Prognosis. BL is potentially curable, although bone marrow and CNS involvement at presentation are adverse features and predict a higher risk of relapse. Response rates to chemotherapy are very high, in part reflecting the high proliferative rate of BL cells. Children with BL have an excellent prognosis with high rates of durable remission, whereas adults have a less favorable course due to an increased risk of relapsed disease.
Treatment: First-line treatment is intensive combination chemotherapy. Two commonly used chemotherapy regimens are hyper-CVAD (cyclophosphamide, vincristine, doxorubicin, dexamethasone) and the modified Magrath regimen (CODOX-M/IVAC: cyclophosphamide, vincristine, doxorubicin, high-dose methotrexate, ifosfamide, cytarabine, etoposide), both of which incorporate prophylactic CNS therapy. Rituximab has recently been combined with both regimens, with encouraging results.
Aggressive NHL
Diffuse Large B-Cell Lymphoma
Diffuse large B-cell lymphoma (DLBCL) is the most common subtype of NHL, accounting for approximately 30% of all NHLs.
Pathologic features. DLBCL is characterized by heterogeneous large B cells that proliferate in a diffuse pattern, disrupting normal lymph-node architecture. The Ki-67 index is typically around 70%; cases with a Ki-67 index higher than 90% may occur, particularly in association with translocations involving or overexpression of c-myc, which can cloud histologic distinction from BL. About one-third of DLBCL cases bear the t(14;18) translocation of follicular lymphoma (FL), which may indicate transformation from an earlier FL.
Clinical course. The median age of DLBCL is 64. The majority of patients present with advanced-stage (III or IV) disease. About 40% have extranodal involvement at the time of initial presentation, including gastrointestinal, skin, bone, CNS, thyroid, or testicular infiltration. Another 10–20% have bone marrow involvement. B symptoms and elevated LDH are common. In some cases, DLBCL may arise from a prior indolent NHL such as FL or CLL; the latter is known as Richter transformation and has an aggressive clinical course. Intravascular large B-cell lymphoma (ILCL) is a rare subtype of DLBCL in which the malignant cells infiltrate small blood vessels distributed across multiple organs; the classic presentation is of a “vasculitic disease without vasculitis,” with neurologic symptoms being common; prognosis is poor, in part because the disease is often not suspected until late in the course. Double-hit lymphoma is a subset of DLBCL characterized by concurrent chromosomal abnormalities affecting MYC (8q24) and BCL2 (18q21) or BCL6 (3q27). Prognosis is very poor, with resistance to standard chemotherapy and early disease relapse.
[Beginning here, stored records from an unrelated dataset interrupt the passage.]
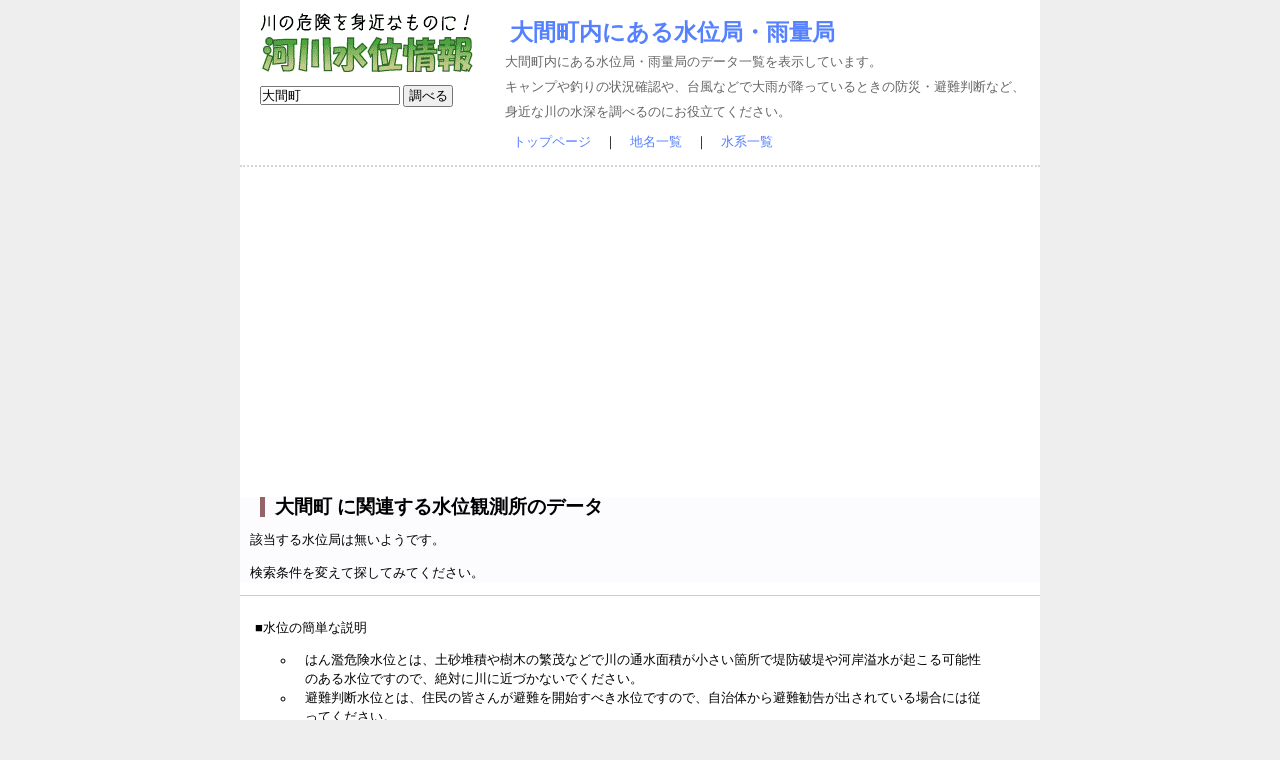

--- FILE ---
content_type: text/html; charset=utf-8
request_url: https://suii.ezwords.net/area/%E5%A4%A7%E9%96%93%E7%94%BA.html
body_size: 3003
content:
<!DOCTYPE HTML PUBLIC "-//W3C//DTD HTML 4.01 Transitional//EN"> 
<HTML lang="ja">
<head>
<meta http-equiv="Content-Type" content="text/html; charset=utf-8">
<META http-equiv="Content-Style-Type" content="text/css">
<META http-equiv="Content-Script-Type" content="text/javascript">
<meta name="viewport" content="width=device-width,user-scalable=no,maximum-scale=1" />
<title>大間町内にある水位水位局・雨量局の情報</title>
<meta name="Description" content="大間町内にある水位観測所・雨量観測所のデータ一覧です。水位データは川の防災情報よりリアルタイムに入手しています。">
<meta name="Keywords" content="河川,水位,水深,防災,大間町">
<link href="/style3.css" rel="stylesheet" type="text/css">
<meta name="verify-v1" content="8j/zPG2xFXP4bgCo8RjYGVmbDkoG7FkeErxrSd23VGw=">
<meta name="google-site-verification" content="Kd6EBI0S_BI5VU7-zt1HYJB3mtoepwVQbwVe4sBI6tQ" />
<link rel="search" type="application/opensearchdescription+xml" title="川の水位情報 - サクサク検索できる水位情報提供サイト" href="/suii_search.xml">
<script type="text/javascript">
  var _gaq = _gaq || [];
  _gaq.push(['_setAccount', 'UA-1866420-5']);
  _gaq.push(['_trackPageview']);

  (function() {
    var ga = document.createElement('script'); ga.type = 'text/javascript'; ga.async = true;
    ga.src = ('https:' == document.location.protocol ? 'https://ssl' : 'http://www') + '.google-analytics.com/ga.js';
    var s = document.getElementsByTagName('script')[0]; s.parentNode.insertBefore(ga, s);
  })();
</script>
<script data-ad-client="ca-pub-8770945388832793" async src="https://pagead2.googlesyndication.com/pagead/js/adsbygoogle.js"></script>

</head>
<body>
<div id="content">
<div id="header">
<div id="topmenu"><a href="http://suii.ezwords.net"><img src="/images/logo.gif" width="216" height="59" alt="ロゴ"></a><p></p>
<form method="get" action="/index.cgi">
<input type="text" name="q" value="大間町" id="top_search_txt">
<input type='submit' class='button' value='調べる' id="top_search_button">
</form>
</div>
<div id="info"><h1><a href="http://suii.ezwords.net/area/大間町.html">大間町内にある水位局・雨量局</a></h1>大間町内にある水位局・雨量局のデータ一覧を表示しています。<br>キャンプや釣りの状況確認や、台風などで大雨が降っているときの防災・避難判断など、身近な川の水深を調べるのにお役立てください。
<br clear="all"></div>
<div class="linknavi"><a href="http://suii.ezwords.net/">トップページ</a>　｜　<a href="http://suii.ezwords.net/area/index.htm">地名一覧</a>　｜　<a href="http://suii.ezwords.net/suikei/index.htm">水系一覧</a><br>
</div>
</div>
<article itemscope itemtype="http://schema.org/Article">

<div id=data><h2 itemprop='headline'>大間町 に関連する水位観測所のデータ</h2><p>該当する水位局は無いようです。</p><p>検索条件を変えて探してみてください。</p></div><data value='2026-1-17' itemprop='datePublished' style='display:none;'>2026-1-17</data></span></article><div id="footer"><div class="annotation">

<p>■水位の簡単な説明</p>
<ul>
<li>はん濫危険水位とは、土砂堆積や樹木の繁茂などで川の通水面積が小さい箇所で堤防破堤や河岸溢水が起こる可能性のある水位ですので、絶対に川に近づかないでください。</li>
<li>避難判断水位とは、住民の皆さんが避難を開始すべき水位ですので、自治体から避難勧告が出されている場合には従ってください。</li>
<li>はん濫注意水位とは、川の水位が上昇してきており注意が必要な水位ですので、引き続き豪雨などの悪天候が予測される場合には、避難する準備をしてください。一般的には3年間に1回程度の発生頻度です。</li>
<li>水防団待機水位とは、水防団（自治体）が水防活動を始める目安になる水位ですので、直ちに避難行動などは起こさなくても大丈夫です。一般的には１年間に5～10回程度の発生頻度です。</li>
</ul>

<p>■水防に関する豆知識</p>
<ul>
<li>データは国土交通省川の防災情報よりリアルタイムで取得していますが、水位計測自体が10分おきですのでご留意ください。</li>
<li>水位センサーは河川の代表点にしか設置されませんので、はん濫危険水位に達していなくても、河川未改修区間などでは氾濫している可能性があります。</li>
<li>システム上では避難判断水位に達していなくても、降雨状況を判断して、出水・洪水への備えは早めに行いましょう。特に中小河川や上流域では、豪雨時に急激な水位上昇が起きますので注意が必要です。<br>※残念ながら水位周知河川や洪水予報河川に指定されていない河川では、避難判断水位は設定されていません。</li>
<li>参考までに、平成20年7月28日に犠牲者を出した都賀川の甲橋水位観測所では10分間で1.34mの水位上昇を記録しています。</li>
<li>川が溢れそうになってからあわてるのではなく、事前に浸水想定区域図やハザードマップで氾濫する可能性がある範囲を把握しておきましょう。</li>
</ul>

</div>
<div class="linknavi"><a href="/page/privacy.htm">プライバシーポリシー</a><br><br><a href="http://doboku.ezwords.net">土木用語</a>　｜　<a href="http://arcgis.ezwords.net">ArcGIS・AutoCAD</a>　｜　<a href="http://suii.ezwords.net">河川の水位情報</a></div>
</div>
</div>
</body></html>


--- FILE ---
content_type: text/html; charset=utf-8
request_url: https://www.google.com/recaptcha/api2/aframe
body_size: 267
content:
<!DOCTYPE HTML><html><head><meta http-equiv="content-type" content="text/html; charset=UTF-8"></head><body><script nonce="NStqPLhobfXiAkxqqwEfVw">/** Anti-fraud and anti-abuse applications only. See google.com/recaptcha */ try{var clients={'sodar':'https://pagead2.googlesyndication.com/pagead/sodar?'};window.addEventListener("message",function(a){try{if(a.source===window.parent){var b=JSON.parse(a.data);var c=clients[b['id']];if(c){var d=document.createElement('img');d.src=c+b['params']+'&rc='+(localStorage.getItem("rc::a")?sessionStorage.getItem("rc::b"):"");window.document.body.appendChild(d);sessionStorage.setItem("rc::e",parseInt(sessionStorage.getItem("rc::e")||0)+1);localStorage.setItem("rc::h",'1768661792987');}}}catch(b){}});window.parent.postMessage("_grecaptcha_ready", "*");}catch(b){}</script></body></html>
Prognosis. Prognosis of DLBCL is determined by the International Prognostic Index (IPI; see table 15.2). Prior to the introduction of rituximab into standard therapy for DLBCL, 5-year overall survival of DLBCL ranged from 26% to 73% depending on the number of IPI risk factors. Both disease-free and overall survival have increased by 10–15% with the addition of rituximab to standard therapy for DLBCL.